**Verilen metin**
The Beaty and The Beast (Güzel ve Çirkin) masalının öyküsü 18. yüzyıldan kalan Fransız peri masalı olan La Belle et la Bete’e kadar uzanıyor. Fransız peri masalı aslında gerçek hayatta yaşanan bir hikâye olarak karşımıza çıkıyor. Masalın gerçek kahramanları olan Petrus Gonsalvus ve karısı Catherine’i bilenlerin sayısı oldukça azdır. 1500’lü yıllarda geçen bu olay masalda aslında gerilim içeren bir metafor olarak sunulmuştur.
İspanya’nın Tenerife adasında 1537 yılında doğan Petrus Gonsalvus, vücudunun tamamı kıllarla kaplı bir şekilde dünyaya gözlerini açtı. 16. yüzyılda çoğu kişinin daha önce rastlamadığı bu durum sonraki yıllarda “Kurt Adam Sendromu” olarak bilinen hipertrikoz hastalığının temelini oluşturdu. Petrus Gonsalvu’un çocukluğuna ve gerçek ailesi dair geniş bilgiler bulunmuyor. Ancak ailenin Petrus Gonsalvus’un hastaluğunu şeyatna marifeti olarak düşündükleri ve onu hiçbir zaman sevmedikleri söyleniyor.

**Veriler**
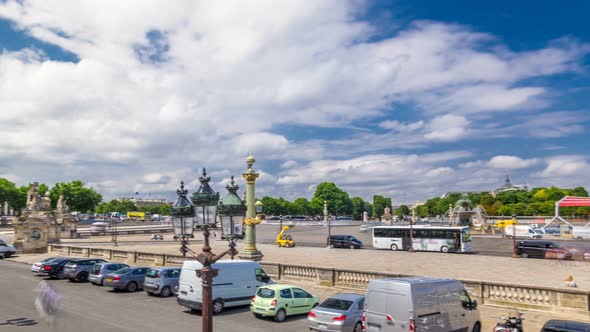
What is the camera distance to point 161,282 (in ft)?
77.5

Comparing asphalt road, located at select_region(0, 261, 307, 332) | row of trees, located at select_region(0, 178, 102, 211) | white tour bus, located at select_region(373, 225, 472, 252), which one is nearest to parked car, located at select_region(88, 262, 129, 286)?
asphalt road, located at select_region(0, 261, 307, 332)

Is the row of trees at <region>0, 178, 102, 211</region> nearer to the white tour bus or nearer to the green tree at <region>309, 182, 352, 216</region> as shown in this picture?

**Yapılacaklar**
a - Güzel ve Çirkin'in kökenini anlatan metne göre aşağıdaki soruları kısaca yanıtlayın:
(i) Masalın öyküsü hangi Fransız peri masalına uzanıyor?
(ii) Petrus Gonsalvus hangi yılda ve nerede doğdu?
(iii) Petrus Gonsalvus'taki durum, sonraki yıllarda hangi adla bilinen hastalığın temelini oluşturdu?
b - Güzel ve Çirkin'in kökenini anlatan metni kaldığı yerden sürdürün.
Verilerin metinle hiçbir ilgisi yoktur.

**Yanıtlar**
a -
(i) La Belle et la Bete
(ii) 1537 yılında, İspanya'nın Tenerife adasında
(iii) "Kurt Adam Sendromu" olarak bilinen hipertrikoz

b -
16.yüzyılda farklılıkları olan insanlar genellikle dikkat çekiyordu ve özel olarak tanımlanıyordu. Bu durumda diğer insanların görebilmesi için sirklere satılıyor ya da krallara özel bir hediye olarak sunuluyordu. Avrupalı gezginler, Petrus 10 yaşındayken onu keşfetti ve Fransa Kralı II. Henry'ye hediye olarak verildi. Kral, dış görünüşünden ötürü dışlanan Petrus Gonsalvus’u bir soylu olarak yetiştirdi. Petrus Gonsalvus, askeri eğitim aldı ve kısa sürede Latince’de dâhil olmak üzere pek çok dili konuşabilecek duruma geldi.
1599 yılında kral öldükten sonra karısı Catherine de Medici, Petrus’u kendi himayesi altına aldı. Kraliçe diğer soylular gibi Petrus’un evlenmesini istiyordu. Ona uygun bir eş aramaya başladı. Sonunda hizmetçisinin kızlarından biri olan Catherine’i seçti. Bir süre sonra Catherine ve Petrus evlendi ve 7 tane çocukları oldu. Çocuklarından dördü aynı Petrus’un hastalığını taşıyordu. Çocukların her birine tıpkı babalarında olduğu gibi üst düzey bir eğitim verildi. Bu oldukça farklı olan aile üst sınıf insanların arasında günde güne popülerliğe kavuştu. Vücutları aynı hayvanlardaki gibi tüylerle çevrili olan bu aile, birçok sanatçının portrelerine konu oldu ve aristokratlar arasında bu portreler hediye olarak bile gönderildi.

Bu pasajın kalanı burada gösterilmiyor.